HBase
HBase persists data into large files called HFiles, these are big in size (order of magnitude of hundreds of MB, or around GB).
When HBase wants to read, it first checks in the memstore if the data is in memory from a recent update or insertion, if that data is not in memory it will find the HFiles having a range of keys that could contain the data you want (only 1 file if you ran compactions).
An HFile contains many data blocks (the HBase blocks of 64kB by default), these blocks are small to allow for fast random access.

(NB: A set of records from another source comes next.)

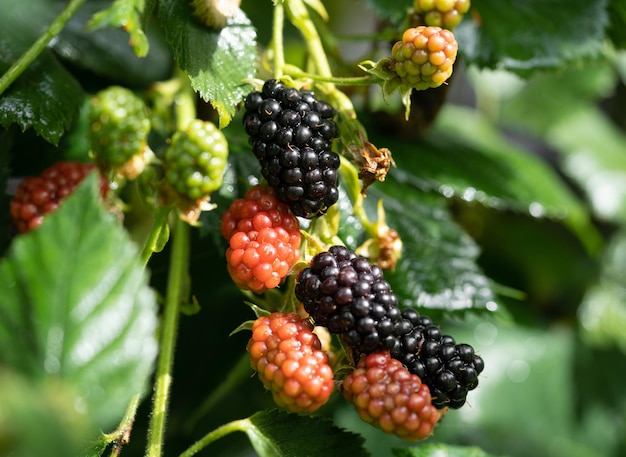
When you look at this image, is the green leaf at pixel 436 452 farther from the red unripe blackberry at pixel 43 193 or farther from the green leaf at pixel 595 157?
the green leaf at pixel 595 157

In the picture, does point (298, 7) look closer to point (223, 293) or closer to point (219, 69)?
point (219, 69)

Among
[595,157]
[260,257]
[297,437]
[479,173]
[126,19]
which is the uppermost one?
[126,19]

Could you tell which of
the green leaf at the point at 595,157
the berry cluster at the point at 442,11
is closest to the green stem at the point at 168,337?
the berry cluster at the point at 442,11

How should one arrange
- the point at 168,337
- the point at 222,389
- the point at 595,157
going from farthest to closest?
the point at 595,157
the point at 222,389
the point at 168,337

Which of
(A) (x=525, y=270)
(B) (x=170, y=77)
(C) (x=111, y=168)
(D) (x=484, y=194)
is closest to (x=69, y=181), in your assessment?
(C) (x=111, y=168)

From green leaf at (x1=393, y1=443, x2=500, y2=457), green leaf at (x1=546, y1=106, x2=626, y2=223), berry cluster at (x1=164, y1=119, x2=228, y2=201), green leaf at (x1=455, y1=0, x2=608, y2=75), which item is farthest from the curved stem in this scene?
green leaf at (x1=546, y1=106, x2=626, y2=223)

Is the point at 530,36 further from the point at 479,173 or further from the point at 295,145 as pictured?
the point at 295,145

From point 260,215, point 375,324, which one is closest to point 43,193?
point 260,215

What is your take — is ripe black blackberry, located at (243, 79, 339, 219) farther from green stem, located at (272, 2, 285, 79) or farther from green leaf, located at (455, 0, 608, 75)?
green leaf, located at (455, 0, 608, 75)

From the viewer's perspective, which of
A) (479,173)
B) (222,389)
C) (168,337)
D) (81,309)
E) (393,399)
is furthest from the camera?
(479,173)
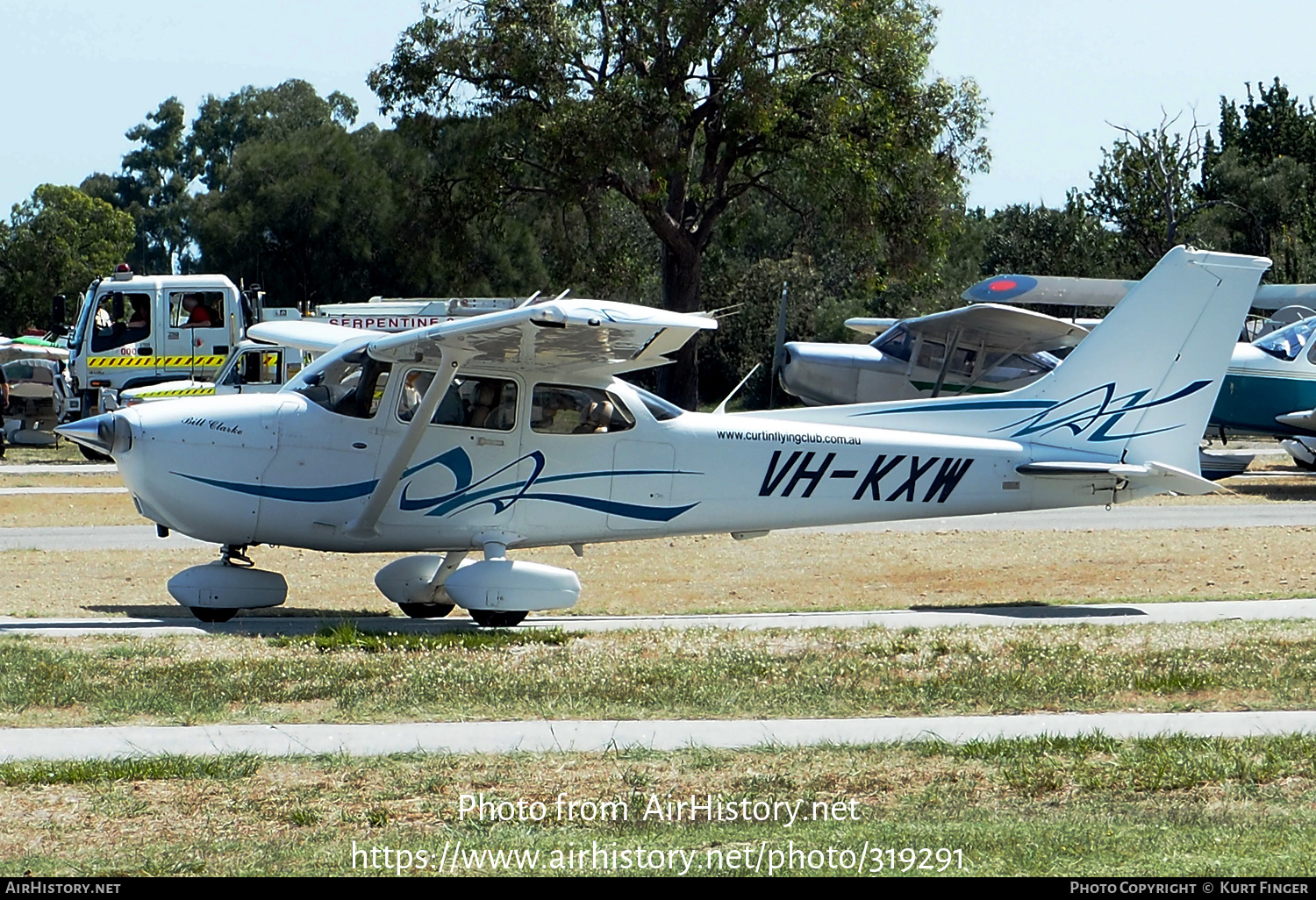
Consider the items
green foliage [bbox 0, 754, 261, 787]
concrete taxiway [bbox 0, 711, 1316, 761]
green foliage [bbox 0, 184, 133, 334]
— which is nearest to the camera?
green foliage [bbox 0, 754, 261, 787]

And at the end of the file, there is an index referencing all these blocks (with the range of keys in the block and offset of the block in the file).
When first reading an HFile, the index is loaded and kept in memory for future accesses, then:
- HBase performs a binary search in the index (fast in memory) to locate the block that potentially contains the key you asked for
- Once the block is located, HBase can ask the filesystem to read this specific 64k block at this specific offset in the file, resulting in a single disk seek to load the data block you want to check.
- The loaded 64k HBase block will be searched for the key you asked, and the key-value returned if it exists
If you have small HBase blocks, you’ll have more efficient disk usage when performing random accesses, but it will increase the index size and the memory needs.
HDFS
All the file system accesses are executed by HDFS which has blocks (64MB by default). In HDFS the blocks are used for distribution and data locality, which means that a file of 1GB will be splitted in 64MB chunks to be distributed and replicated. These blocks are big because to ensure that batch processing time is not only spent in disk seeks, as the data is contiguous in that chunk.
Conclusion
HBase blocks and HDFS blocks are different things:
- HBase blocks are the unit of indexing (as well as caching and compression) in HBase and allow for fast random access
- HDFS blocks are the unit of the filesystem distribution and data locality
The tuning of the HDFS block size compared to your HBase parameters and your needs will have performance impacts, but this is a more subtle matter.